Either way, after just a few days my sensibilities are changing too. Where I might previously have admired the soft curve of a breast, the slenderness of a leg, or the pertness of a bottom, I am now just as drawn to the erotic swish of long feather-like eye lashes, fluttering around shimmering wide brown Persian eyes. Girls here have amazingly long eyelashes. Spectacularly long. In an interview with a journalist I can’t resist asking her if hers are real. They are!

The headscarf is worn in so many different ways that it’s hard to see it as a tool to subjugate women, any more than any other garment of clothing does. The 16 year old daughter of a friend tells me she hates being forced to wear the headscarf, but even if she didn’t feel it was socially compulsory she would still wear it.

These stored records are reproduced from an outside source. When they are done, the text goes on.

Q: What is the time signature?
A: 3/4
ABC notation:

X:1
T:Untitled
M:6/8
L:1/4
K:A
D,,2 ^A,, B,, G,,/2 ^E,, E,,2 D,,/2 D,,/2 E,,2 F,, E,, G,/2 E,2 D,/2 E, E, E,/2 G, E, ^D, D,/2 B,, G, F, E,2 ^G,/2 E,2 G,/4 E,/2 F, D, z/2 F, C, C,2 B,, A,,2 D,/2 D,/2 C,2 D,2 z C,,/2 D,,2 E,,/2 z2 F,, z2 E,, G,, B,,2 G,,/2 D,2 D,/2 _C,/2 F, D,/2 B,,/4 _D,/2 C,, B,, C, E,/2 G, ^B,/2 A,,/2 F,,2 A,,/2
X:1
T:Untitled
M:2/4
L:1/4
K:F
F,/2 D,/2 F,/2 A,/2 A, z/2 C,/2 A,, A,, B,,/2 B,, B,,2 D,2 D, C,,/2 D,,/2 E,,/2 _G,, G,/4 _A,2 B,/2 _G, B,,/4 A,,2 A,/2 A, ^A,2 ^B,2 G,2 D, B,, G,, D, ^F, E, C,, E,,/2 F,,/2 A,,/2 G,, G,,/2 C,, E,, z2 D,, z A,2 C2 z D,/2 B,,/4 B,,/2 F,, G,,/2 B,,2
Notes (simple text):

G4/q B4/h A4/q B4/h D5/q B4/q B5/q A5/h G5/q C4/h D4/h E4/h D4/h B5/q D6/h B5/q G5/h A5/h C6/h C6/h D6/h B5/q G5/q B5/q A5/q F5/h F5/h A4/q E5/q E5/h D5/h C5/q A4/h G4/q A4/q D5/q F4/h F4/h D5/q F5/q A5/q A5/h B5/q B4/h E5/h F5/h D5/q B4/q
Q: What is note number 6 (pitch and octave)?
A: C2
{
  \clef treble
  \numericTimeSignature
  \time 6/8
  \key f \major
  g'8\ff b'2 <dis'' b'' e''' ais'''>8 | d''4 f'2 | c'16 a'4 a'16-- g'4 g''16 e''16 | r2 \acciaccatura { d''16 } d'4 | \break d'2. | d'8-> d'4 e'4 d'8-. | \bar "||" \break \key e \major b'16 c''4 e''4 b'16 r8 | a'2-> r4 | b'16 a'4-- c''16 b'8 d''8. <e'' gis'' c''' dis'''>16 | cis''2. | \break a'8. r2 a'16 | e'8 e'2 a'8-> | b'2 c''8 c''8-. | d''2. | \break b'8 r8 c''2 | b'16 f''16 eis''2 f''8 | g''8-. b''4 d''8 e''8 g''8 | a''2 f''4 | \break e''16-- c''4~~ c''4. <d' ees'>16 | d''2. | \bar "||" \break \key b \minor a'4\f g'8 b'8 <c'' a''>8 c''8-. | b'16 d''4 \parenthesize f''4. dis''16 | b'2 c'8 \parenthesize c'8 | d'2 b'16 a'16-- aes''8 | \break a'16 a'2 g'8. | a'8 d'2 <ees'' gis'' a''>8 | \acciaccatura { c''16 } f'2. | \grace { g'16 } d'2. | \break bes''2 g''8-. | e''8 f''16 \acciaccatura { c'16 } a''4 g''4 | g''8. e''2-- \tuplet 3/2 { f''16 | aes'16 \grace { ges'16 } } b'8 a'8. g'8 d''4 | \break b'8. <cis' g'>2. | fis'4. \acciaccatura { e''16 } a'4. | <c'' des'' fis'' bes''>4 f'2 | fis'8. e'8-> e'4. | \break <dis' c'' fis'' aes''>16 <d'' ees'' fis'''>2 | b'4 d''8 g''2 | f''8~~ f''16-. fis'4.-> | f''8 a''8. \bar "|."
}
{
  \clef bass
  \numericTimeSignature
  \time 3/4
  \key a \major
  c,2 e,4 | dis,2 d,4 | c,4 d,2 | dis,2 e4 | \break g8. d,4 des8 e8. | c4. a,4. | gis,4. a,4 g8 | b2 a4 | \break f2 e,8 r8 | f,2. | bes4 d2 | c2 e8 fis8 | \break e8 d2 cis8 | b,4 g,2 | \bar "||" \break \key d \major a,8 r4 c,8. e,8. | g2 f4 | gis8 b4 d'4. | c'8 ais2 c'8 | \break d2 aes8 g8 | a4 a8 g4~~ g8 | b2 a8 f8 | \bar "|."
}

For a while now, the fashion police (there is no such thing by the way) have been very relaxed, maybe sensing the mood is against them in the wake of the election protests. However there is no rule book telling women what is and isn’t acceptable, and there aren’t patrols on the street checking if hair is visible or not, although some policemen bring their personal beliefs to work with them and might take it upon themselves to castigate errant women for their own moral good. But principally it’s a self enforced consensus of dress, the limits of which are being pushed and repelled by those at either end of the bell curve.

I worked in a club in the West End of London, and on a Friday and Saturday night the dress consensus for women is just as rigorously self-enforced, and pushed by a few bold individuals. It’s undeniable that the right clothes are empowering but each society dictates what is “right”.

The headscarf started out as symbol of solidarity with the Revolution after the Shah forbade it, but in conversations with women about it, I get the sense it’s now more of a red herring. I moot the idea that like bra-burning feminist of the 70’s, Iranian women might remove their scarves as part of protests against the government, but the responses tell me that’s some way off. Either Iranians aren’t ready for it yet, or the dogma of the scarf is now more ingrained in the culture, than associated with the Revolution, so removing it wouldn’t make sense as a symbol of protest against the president or the supreme leader.

No doubt globalisation and cultural exchange will eventually remove Iran’s scarf even if the protestors don’t. Another unique national trait wiped from the earth as we move towards utopian homogeneity. Perhaps it will be consigned to themed Iranian tourist restaurants of the future.

I’ve never been particular perceptive of social rules; even when I was in Bridgewater, the forklift driver asked the secretary out on a date after the first week and she said yes. Crafty bastard. After a week here I’m still struggling to get to grips with which mores are religious, social or political, but I get the sense that this confusion and cross over is part of Iranian national identity.

1 comment:

  1. I really like the way you connect the beginning and the end.